The functions are tightly coupled to x, and can't operate on anything 
else other than x, so your program ends up being filled with wasteful 
code storing the value of x, setting it to a value, then restoring it.

I think we will all agree that the above is a ridiculous way to write 
code. But what you're doing differs from it only in degree, not kind: all 
you're doing is replacing x with counter.

In your example, you say you have "multiple actors [with a] legitimate 
interest in updating the [global] value." That's fine. But that *group* 
of actors still behaves as a single entity. What happens when you have 
two *groups*?

savecounter = counter
foo(actor1)  # All these actors are in the same group:
foo(actor3)  # "Odd" actors.
foo(actor5)
print counter
counter = savecounter
# But these are in a different group:
foo(actor2)  # "Even" actors.
foo(actor4)

As soon as you have multiple groups, globals become a millstone around 
your neck because of that tight coupling: your function foo() can't 
operate on any value except counter. That makes testing very hard, 
because your test functions can't provide their own counters.

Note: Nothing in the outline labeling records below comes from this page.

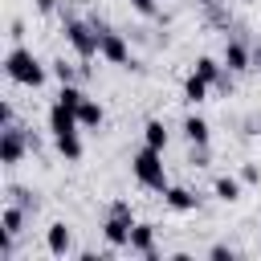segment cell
<instances>
[{"mask_svg":"<svg viewBox=\"0 0 261 261\" xmlns=\"http://www.w3.org/2000/svg\"><path fill=\"white\" fill-rule=\"evenodd\" d=\"M45 249H49V257H69L73 253V228L65 220H53L45 228Z\"/></svg>","mask_w":261,"mask_h":261,"instance_id":"8","label":"cell"},{"mask_svg":"<svg viewBox=\"0 0 261 261\" xmlns=\"http://www.w3.org/2000/svg\"><path fill=\"white\" fill-rule=\"evenodd\" d=\"M130 228H135V216L106 212V220H102V241H106V249H110V253L126 249V245H130Z\"/></svg>","mask_w":261,"mask_h":261,"instance_id":"6","label":"cell"},{"mask_svg":"<svg viewBox=\"0 0 261 261\" xmlns=\"http://www.w3.org/2000/svg\"><path fill=\"white\" fill-rule=\"evenodd\" d=\"M163 204H167L171 212H196V208H200V196H196L192 188H184V184H167Z\"/></svg>","mask_w":261,"mask_h":261,"instance_id":"10","label":"cell"},{"mask_svg":"<svg viewBox=\"0 0 261 261\" xmlns=\"http://www.w3.org/2000/svg\"><path fill=\"white\" fill-rule=\"evenodd\" d=\"M77 122H82V130H98L102 122H106V110H102V102L98 98H82V106H77Z\"/></svg>","mask_w":261,"mask_h":261,"instance_id":"13","label":"cell"},{"mask_svg":"<svg viewBox=\"0 0 261 261\" xmlns=\"http://www.w3.org/2000/svg\"><path fill=\"white\" fill-rule=\"evenodd\" d=\"M143 143L155 147V151H167V122H163V118H147V126H143Z\"/></svg>","mask_w":261,"mask_h":261,"instance_id":"18","label":"cell"},{"mask_svg":"<svg viewBox=\"0 0 261 261\" xmlns=\"http://www.w3.org/2000/svg\"><path fill=\"white\" fill-rule=\"evenodd\" d=\"M4 73H8L16 86L41 90V86H45V77H49V65H41L33 49H24V45H12V49H8V57H4Z\"/></svg>","mask_w":261,"mask_h":261,"instance_id":"1","label":"cell"},{"mask_svg":"<svg viewBox=\"0 0 261 261\" xmlns=\"http://www.w3.org/2000/svg\"><path fill=\"white\" fill-rule=\"evenodd\" d=\"M29 151H33V143H29V130L24 126H16V122L0 126V163L4 167H16Z\"/></svg>","mask_w":261,"mask_h":261,"instance_id":"5","label":"cell"},{"mask_svg":"<svg viewBox=\"0 0 261 261\" xmlns=\"http://www.w3.org/2000/svg\"><path fill=\"white\" fill-rule=\"evenodd\" d=\"M208 90H212V82H204L196 69L184 77V102H188V106H200V102H208Z\"/></svg>","mask_w":261,"mask_h":261,"instance_id":"16","label":"cell"},{"mask_svg":"<svg viewBox=\"0 0 261 261\" xmlns=\"http://www.w3.org/2000/svg\"><path fill=\"white\" fill-rule=\"evenodd\" d=\"M208 257L224 261V257H237V249H232V245H212V249H208Z\"/></svg>","mask_w":261,"mask_h":261,"instance_id":"23","label":"cell"},{"mask_svg":"<svg viewBox=\"0 0 261 261\" xmlns=\"http://www.w3.org/2000/svg\"><path fill=\"white\" fill-rule=\"evenodd\" d=\"M69 130H82L77 110H69V106H61V102H53V106H49V135H69Z\"/></svg>","mask_w":261,"mask_h":261,"instance_id":"11","label":"cell"},{"mask_svg":"<svg viewBox=\"0 0 261 261\" xmlns=\"http://www.w3.org/2000/svg\"><path fill=\"white\" fill-rule=\"evenodd\" d=\"M82 98H86V94L77 90V82H73V86H61V90H57V102H61V106H69V110H77V106H82Z\"/></svg>","mask_w":261,"mask_h":261,"instance_id":"20","label":"cell"},{"mask_svg":"<svg viewBox=\"0 0 261 261\" xmlns=\"http://www.w3.org/2000/svg\"><path fill=\"white\" fill-rule=\"evenodd\" d=\"M98 57H102V61H110V65L139 69V61L130 57V45H126V37H122L118 29H110V24H98Z\"/></svg>","mask_w":261,"mask_h":261,"instance_id":"4","label":"cell"},{"mask_svg":"<svg viewBox=\"0 0 261 261\" xmlns=\"http://www.w3.org/2000/svg\"><path fill=\"white\" fill-rule=\"evenodd\" d=\"M130 8H135L143 20H155V16H159V0H130Z\"/></svg>","mask_w":261,"mask_h":261,"instance_id":"21","label":"cell"},{"mask_svg":"<svg viewBox=\"0 0 261 261\" xmlns=\"http://www.w3.org/2000/svg\"><path fill=\"white\" fill-rule=\"evenodd\" d=\"M126 253H135V257H147V261H155V257H159V249H155V224H147V220H135Z\"/></svg>","mask_w":261,"mask_h":261,"instance_id":"7","label":"cell"},{"mask_svg":"<svg viewBox=\"0 0 261 261\" xmlns=\"http://www.w3.org/2000/svg\"><path fill=\"white\" fill-rule=\"evenodd\" d=\"M220 61H224V69H232V73H245V69H253V49L245 45V41H224V53H220Z\"/></svg>","mask_w":261,"mask_h":261,"instance_id":"9","label":"cell"},{"mask_svg":"<svg viewBox=\"0 0 261 261\" xmlns=\"http://www.w3.org/2000/svg\"><path fill=\"white\" fill-rule=\"evenodd\" d=\"M241 175H216V184H212V196L216 200H224V204H237L241 200Z\"/></svg>","mask_w":261,"mask_h":261,"instance_id":"17","label":"cell"},{"mask_svg":"<svg viewBox=\"0 0 261 261\" xmlns=\"http://www.w3.org/2000/svg\"><path fill=\"white\" fill-rule=\"evenodd\" d=\"M61 33H65V45L77 53V61H94L98 57V20L90 24L82 16H69Z\"/></svg>","mask_w":261,"mask_h":261,"instance_id":"3","label":"cell"},{"mask_svg":"<svg viewBox=\"0 0 261 261\" xmlns=\"http://www.w3.org/2000/svg\"><path fill=\"white\" fill-rule=\"evenodd\" d=\"M24 224H29V208L24 204H4V212H0V228L8 232V237H20L24 232Z\"/></svg>","mask_w":261,"mask_h":261,"instance_id":"12","label":"cell"},{"mask_svg":"<svg viewBox=\"0 0 261 261\" xmlns=\"http://www.w3.org/2000/svg\"><path fill=\"white\" fill-rule=\"evenodd\" d=\"M37 12H57V0H33Z\"/></svg>","mask_w":261,"mask_h":261,"instance_id":"24","label":"cell"},{"mask_svg":"<svg viewBox=\"0 0 261 261\" xmlns=\"http://www.w3.org/2000/svg\"><path fill=\"white\" fill-rule=\"evenodd\" d=\"M53 147H57V155H61L65 163H77V159L86 155V147H82V130H69V135H53Z\"/></svg>","mask_w":261,"mask_h":261,"instance_id":"14","label":"cell"},{"mask_svg":"<svg viewBox=\"0 0 261 261\" xmlns=\"http://www.w3.org/2000/svg\"><path fill=\"white\" fill-rule=\"evenodd\" d=\"M253 69H261V41L253 45Z\"/></svg>","mask_w":261,"mask_h":261,"instance_id":"25","label":"cell"},{"mask_svg":"<svg viewBox=\"0 0 261 261\" xmlns=\"http://www.w3.org/2000/svg\"><path fill=\"white\" fill-rule=\"evenodd\" d=\"M49 77H57V86H73L77 82V65L65 61V57H57V61H49Z\"/></svg>","mask_w":261,"mask_h":261,"instance_id":"19","label":"cell"},{"mask_svg":"<svg viewBox=\"0 0 261 261\" xmlns=\"http://www.w3.org/2000/svg\"><path fill=\"white\" fill-rule=\"evenodd\" d=\"M179 130H184V139H188V143H212V126H208V118H204V114H196V110L184 118V126H179Z\"/></svg>","mask_w":261,"mask_h":261,"instance_id":"15","label":"cell"},{"mask_svg":"<svg viewBox=\"0 0 261 261\" xmlns=\"http://www.w3.org/2000/svg\"><path fill=\"white\" fill-rule=\"evenodd\" d=\"M130 171H135V179L143 184V188H151V192H167V167H163V151H155V147H139L135 155H130Z\"/></svg>","mask_w":261,"mask_h":261,"instance_id":"2","label":"cell"},{"mask_svg":"<svg viewBox=\"0 0 261 261\" xmlns=\"http://www.w3.org/2000/svg\"><path fill=\"white\" fill-rule=\"evenodd\" d=\"M241 184H249V188L261 184V163H245V167H241Z\"/></svg>","mask_w":261,"mask_h":261,"instance_id":"22","label":"cell"}]
</instances>
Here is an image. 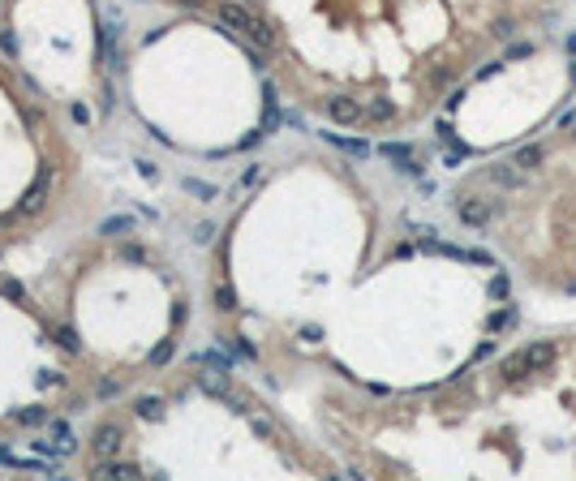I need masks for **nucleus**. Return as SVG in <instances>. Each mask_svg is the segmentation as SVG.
<instances>
[{
	"label": "nucleus",
	"mask_w": 576,
	"mask_h": 481,
	"mask_svg": "<svg viewBox=\"0 0 576 481\" xmlns=\"http://www.w3.org/2000/svg\"><path fill=\"white\" fill-rule=\"evenodd\" d=\"M90 447H95V456H121V447H125V430L117 421H103L99 430H95V439H90Z\"/></svg>",
	"instance_id": "nucleus-1"
},
{
	"label": "nucleus",
	"mask_w": 576,
	"mask_h": 481,
	"mask_svg": "<svg viewBox=\"0 0 576 481\" xmlns=\"http://www.w3.org/2000/svg\"><path fill=\"white\" fill-rule=\"evenodd\" d=\"M327 117L336 125H357V121H365V103H357L348 95H336V99H327Z\"/></svg>",
	"instance_id": "nucleus-2"
},
{
	"label": "nucleus",
	"mask_w": 576,
	"mask_h": 481,
	"mask_svg": "<svg viewBox=\"0 0 576 481\" xmlns=\"http://www.w3.org/2000/svg\"><path fill=\"white\" fill-rule=\"evenodd\" d=\"M456 215H460L464 228H486V224H490V202H482V198H464V202L456 206Z\"/></svg>",
	"instance_id": "nucleus-3"
},
{
	"label": "nucleus",
	"mask_w": 576,
	"mask_h": 481,
	"mask_svg": "<svg viewBox=\"0 0 576 481\" xmlns=\"http://www.w3.org/2000/svg\"><path fill=\"white\" fill-rule=\"evenodd\" d=\"M47 181H52L47 172H39V177H35V185L22 194V206H18V215H26V220H30V215H39V210H43V202H47Z\"/></svg>",
	"instance_id": "nucleus-4"
},
{
	"label": "nucleus",
	"mask_w": 576,
	"mask_h": 481,
	"mask_svg": "<svg viewBox=\"0 0 576 481\" xmlns=\"http://www.w3.org/2000/svg\"><path fill=\"white\" fill-rule=\"evenodd\" d=\"M216 22H220L224 30H237V35H249V26H254V13H249V9H241V5H220V13H216Z\"/></svg>",
	"instance_id": "nucleus-5"
},
{
	"label": "nucleus",
	"mask_w": 576,
	"mask_h": 481,
	"mask_svg": "<svg viewBox=\"0 0 576 481\" xmlns=\"http://www.w3.org/2000/svg\"><path fill=\"white\" fill-rule=\"evenodd\" d=\"M396 121V103L392 99H365V125H392Z\"/></svg>",
	"instance_id": "nucleus-6"
},
{
	"label": "nucleus",
	"mask_w": 576,
	"mask_h": 481,
	"mask_svg": "<svg viewBox=\"0 0 576 481\" xmlns=\"http://www.w3.org/2000/svg\"><path fill=\"white\" fill-rule=\"evenodd\" d=\"M383 155L392 159L396 168H404L409 177H417V172H422V168H417V155H413V146H404V142H387V146H383Z\"/></svg>",
	"instance_id": "nucleus-7"
},
{
	"label": "nucleus",
	"mask_w": 576,
	"mask_h": 481,
	"mask_svg": "<svg viewBox=\"0 0 576 481\" xmlns=\"http://www.w3.org/2000/svg\"><path fill=\"white\" fill-rule=\"evenodd\" d=\"M499 374H503L507 383H520L525 374H534V369H529V357H525V348H520V352H507V357L499 361Z\"/></svg>",
	"instance_id": "nucleus-8"
},
{
	"label": "nucleus",
	"mask_w": 576,
	"mask_h": 481,
	"mask_svg": "<svg viewBox=\"0 0 576 481\" xmlns=\"http://www.w3.org/2000/svg\"><path fill=\"white\" fill-rule=\"evenodd\" d=\"M525 357H529V369H534V374H538V369H551V365H555V344H551V340H538V344L525 348Z\"/></svg>",
	"instance_id": "nucleus-9"
},
{
	"label": "nucleus",
	"mask_w": 576,
	"mask_h": 481,
	"mask_svg": "<svg viewBox=\"0 0 576 481\" xmlns=\"http://www.w3.org/2000/svg\"><path fill=\"white\" fill-rule=\"evenodd\" d=\"M47 434L57 439V451H61V456H74V451H78V439H74V430H69L65 421L52 417V421H47Z\"/></svg>",
	"instance_id": "nucleus-10"
},
{
	"label": "nucleus",
	"mask_w": 576,
	"mask_h": 481,
	"mask_svg": "<svg viewBox=\"0 0 576 481\" xmlns=\"http://www.w3.org/2000/svg\"><path fill=\"white\" fill-rule=\"evenodd\" d=\"M198 387H202L206 396H224V400L233 396V391H228V369H211V374H198Z\"/></svg>",
	"instance_id": "nucleus-11"
},
{
	"label": "nucleus",
	"mask_w": 576,
	"mask_h": 481,
	"mask_svg": "<svg viewBox=\"0 0 576 481\" xmlns=\"http://www.w3.org/2000/svg\"><path fill=\"white\" fill-rule=\"evenodd\" d=\"M490 181H495V185H503V189H516L520 181H525V168H516V159H512V164L490 168Z\"/></svg>",
	"instance_id": "nucleus-12"
},
{
	"label": "nucleus",
	"mask_w": 576,
	"mask_h": 481,
	"mask_svg": "<svg viewBox=\"0 0 576 481\" xmlns=\"http://www.w3.org/2000/svg\"><path fill=\"white\" fill-rule=\"evenodd\" d=\"M249 43H258V47H276V30H271V22H263V18H254V26H249V35H245Z\"/></svg>",
	"instance_id": "nucleus-13"
},
{
	"label": "nucleus",
	"mask_w": 576,
	"mask_h": 481,
	"mask_svg": "<svg viewBox=\"0 0 576 481\" xmlns=\"http://www.w3.org/2000/svg\"><path fill=\"white\" fill-rule=\"evenodd\" d=\"M164 408H168V404H164L160 396H142V400L134 404V412H138L142 421H160V417H164Z\"/></svg>",
	"instance_id": "nucleus-14"
},
{
	"label": "nucleus",
	"mask_w": 576,
	"mask_h": 481,
	"mask_svg": "<svg viewBox=\"0 0 576 481\" xmlns=\"http://www.w3.org/2000/svg\"><path fill=\"white\" fill-rule=\"evenodd\" d=\"M542 159H546L542 146H520V150H516V168H525V172H529V168H542Z\"/></svg>",
	"instance_id": "nucleus-15"
},
{
	"label": "nucleus",
	"mask_w": 576,
	"mask_h": 481,
	"mask_svg": "<svg viewBox=\"0 0 576 481\" xmlns=\"http://www.w3.org/2000/svg\"><path fill=\"white\" fill-rule=\"evenodd\" d=\"M194 361H198V365H211V369H228V374H233V357H228V352H220V348H206V352H202V357H194Z\"/></svg>",
	"instance_id": "nucleus-16"
},
{
	"label": "nucleus",
	"mask_w": 576,
	"mask_h": 481,
	"mask_svg": "<svg viewBox=\"0 0 576 481\" xmlns=\"http://www.w3.org/2000/svg\"><path fill=\"white\" fill-rule=\"evenodd\" d=\"M327 142H336L340 150L348 155H370V142H361V138H344V133H327Z\"/></svg>",
	"instance_id": "nucleus-17"
},
{
	"label": "nucleus",
	"mask_w": 576,
	"mask_h": 481,
	"mask_svg": "<svg viewBox=\"0 0 576 481\" xmlns=\"http://www.w3.org/2000/svg\"><path fill=\"white\" fill-rule=\"evenodd\" d=\"M18 425H47L52 417H47V408H18V412H9Z\"/></svg>",
	"instance_id": "nucleus-18"
},
{
	"label": "nucleus",
	"mask_w": 576,
	"mask_h": 481,
	"mask_svg": "<svg viewBox=\"0 0 576 481\" xmlns=\"http://www.w3.org/2000/svg\"><path fill=\"white\" fill-rule=\"evenodd\" d=\"M245 417H249V425H254V434H258V439H276L271 417H263V412H245Z\"/></svg>",
	"instance_id": "nucleus-19"
},
{
	"label": "nucleus",
	"mask_w": 576,
	"mask_h": 481,
	"mask_svg": "<svg viewBox=\"0 0 576 481\" xmlns=\"http://www.w3.org/2000/svg\"><path fill=\"white\" fill-rule=\"evenodd\" d=\"M134 220L129 215H112V220H103V237H117V232H129Z\"/></svg>",
	"instance_id": "nucleus-20"
},
{
	"label": "nucleus",
	"mask_w": 576,
	"mask_h": 481,
	"mask_svg": "<svg viewBox=\"0 0 576 481\" xmlns=\"http://www.w3.org/2000/svg\"><path fill=\"white\" fill-rule=\"evenodd\" d=\"M216 305H220V309H237V292H233V284H216Z\"/></svg>",
	"instance_id": "nucleus-21"
},
{
	"label": "nucleus",
	"mask_w": 576,
	"mask_h": 481,
	"mask_svg": "<svg viewBox=\"0 0 576 481\" xmlns=\"http://www.w3.org/2000/svg\"><path fill=\"white\" fill-rule=\"evenodd\" d=\"M490 35H495V39H507V35H516V22H512V18H495Z\"/></svg>",
	"instance_id": "nucleus-22"
},
{
	"label": "nucleus",
	"mask_w": 576,
	"mask_h": 481,
	"mask_svg": "<svg viewBox=\"0 0 576 481\" xmlns=\"http://www.w3.org/2000/svg\"><path fill=\"white\" fill-rule=\"evenodd\" d=\"M168 361H172V340H164L160 348L151 352V365H168Z\"/></svg>",
	"instance_id": "nucleus-23"
},
{
	"label": "nucleus",
	"mask_w": 576,
	"mask_h": 481,
	"mask_svg": "<svg viewBox=\"0 0 576 481\" xmlns=\"http://www.w3.org/2000/svg\"><path fill=\"white\" fill-rule=\"evenodd\" d=\"M52 335H57V340H61V348H69V352L78 348V335H74L69 327H52Z\"/></svg>",
	"instance_id": "nucleus-24"
},
{
	"label": "nucleus",
	"mask_w": 576,
	"mask_h": 481,
	"mask_svg": "<svg viewBox=\"0 0 576 481\" xmlns=\"http://www.w3.org/2000/svg\"><path fill=\"white\" fill-rule=\"evenodd\" d=\"M512 323H516V309H499V314L490 318V327H495V331H503V327H512Z\"/></svg>",
	"instance_id": "nucleus-25"
},
{
	"label": "nucleus",
	"mask_w": 576,
	"mask_h": 481,
	"mask_svg": "<svg viewBox=\"0 0 576 481\" xmlns=\"http://www.w3.org/2000/svg\"><path fill=\"white\" fill-rule=\"evenodd\" d=\"M39 387H65V374H57V369L39 374Z\"/></svg>",
	"instance_id": "nucleus-26"
},
{
	"label": "nucleus",
	"mask_w": 576,
	"mask_h": 481,
	"mask_svg": "<svg viewBox=\"0 0 576 481\" xmlns=\"http://www.w3.org/2000/svg\"><path fill=\"white\" fill-rule=\"evenodd\" d=\"M0 292H5V297H13V301H22V297H26V288H22L18 280H5V284H0Z\"/></svg>",
	"instance_id": "nucleus-27"
},
{
	"label": "nucleus",
	"mask_w": 576,
	"mask_h": 481,
	"mask_svg": "<svg viewBox=\"0 0 576 481\" xmlns=\"http://www.w3.org/2000/svg\"><path fill=\"white\" fill-rule=\"evenodd\" d=\"M99 396H103V400H112V396H121V383H112V379H103V383H99Z\"/></svg>",
	"instance_id": "nucleus-28"
},
{
	"label": "nucleus",
	"mask_w": 576,
	"mask_h": 481,
	"mask_svg": "<svg viewBox=\"0 0 576 481\" xmlns=\"http://www.w3.org/2000/svg\"><path fill=\"white\" fill-rule=\"evenodd\" d=\"M507 288H512L507 275H495V280H490V292H495V297H507Z\"/></svg>",
	"instance_id": "nucleus-29"
},
{
	"label": "nucleus",
	"mask_w": 576,
	"mask_h": 481,
	"mask_svg": "<svg viewBox=\"0 0 576 481\" xmlns=\"http://www.w3.org/2000/svg\"><path fill=\"white\" fill-rule=\"evenodd\" d=\"M138 172H142L146 181H155V177H160V168H155V164H151V159H138Z\"/></svg>",
	"instance_id": "nucleus-30"
},
{
	"label": "nucleus",
	"mask_w": 576,
	"mask_h": 481,
	"mask_svg": "<svg viewBox=\"0 0 576 481\" xmlns=\"http://www.w3.org/2000/svg\"><path fill=\"white\" fill-rule=\"evenodd\" d=\"M185 189L198 194V198H211V185H202V181H185Z\"/></svg>",
	"instance_id": "nucleus-31"
},
{
	"label": "nucleus",
	"mask_w": 576,
	"mask_h": 481,
	"mask_svg": "<svg viewBox=\"0 0 576 481\" xmlns=\"http://www.w3.org/2000/svg\"><path fill=\"white\" fill-rule=\"evenodd\" d=\"M237 352H241V357H258V352H254V344H249V340H237Z\"/></svg>",
	"instance_id": "nucleus-32"
},
{
	"label": "nucleus",
	"mask_w": 576,
	"mask_h": 481,
	"mask_svg": "<svg viewBox=\"0 0 576 481\" xmlns=\"http://www.w3.org/2000/svg\"><path fill=\"white\" fill-rule=\"evenodd\" d=\"M181 9H202V5H211V0H177Z\"/></svg>",
	"instance_id": "nucleus-33"
}]
</instances>
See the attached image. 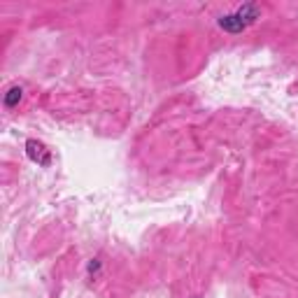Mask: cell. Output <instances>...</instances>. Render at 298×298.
<instances>
[{"label":"cell","instance_id":"cell-2","mask_svg":"<svg viewBox=\"0 0 298 298\" xmlns=\"http://www.w3.org/2000/svg\"><path fill=\"white\" fill-rule=\"evenodd\" d=\"M26 147H28V156L33 159V161H37V163H42V154H45V147L40 145V142H35V140H28L26 142Z\"/></svg>","mask_w":298,"mask_h":298},{"label":"cell","instance_id":"cell-3","mask_svg":"<svg viewBox=\"0 0 298 298\" xmlns=\"http://www.w3.org/2000/svg\"><path fill=\"white\" fill-rule=\"evenodd\" d=\"M21 93H24L21 86H9L7 93H5V105H7V108H14L19 100H21Z\"/></svg>","mask_w":298,"mask_h":298},{"label":"cell","instance_id":"cell-1","mask_svg":"<svg viewBox=\"0 0 298 298\" xmlns=\"http://www.w3.org/2000/svg\"><path fill=\"white\" fill-rule=\"evenodd\" d=\"M256 17H259V7H256V5H244V7L238 9L235 14H226V17L219 19V26L224 28V30H228V33H240V30H244Z\"/></svg>","mask_w":298,"mask_h":298}]
</instances>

Now, there are times where using globals is acceptable *in spite of* this 
problem. For example, I will often use globals to write a piece of quick-
and-dirty through-away code. Or as a first draft: write a bit of code 
using a global, get the basic algorithm working, then modify it to work 
with a parameter instead. Or perhaps you've decided that you really 
*want* that tight coupling. And you can't avoid globals altogether, 
because there's always going to be a global scope.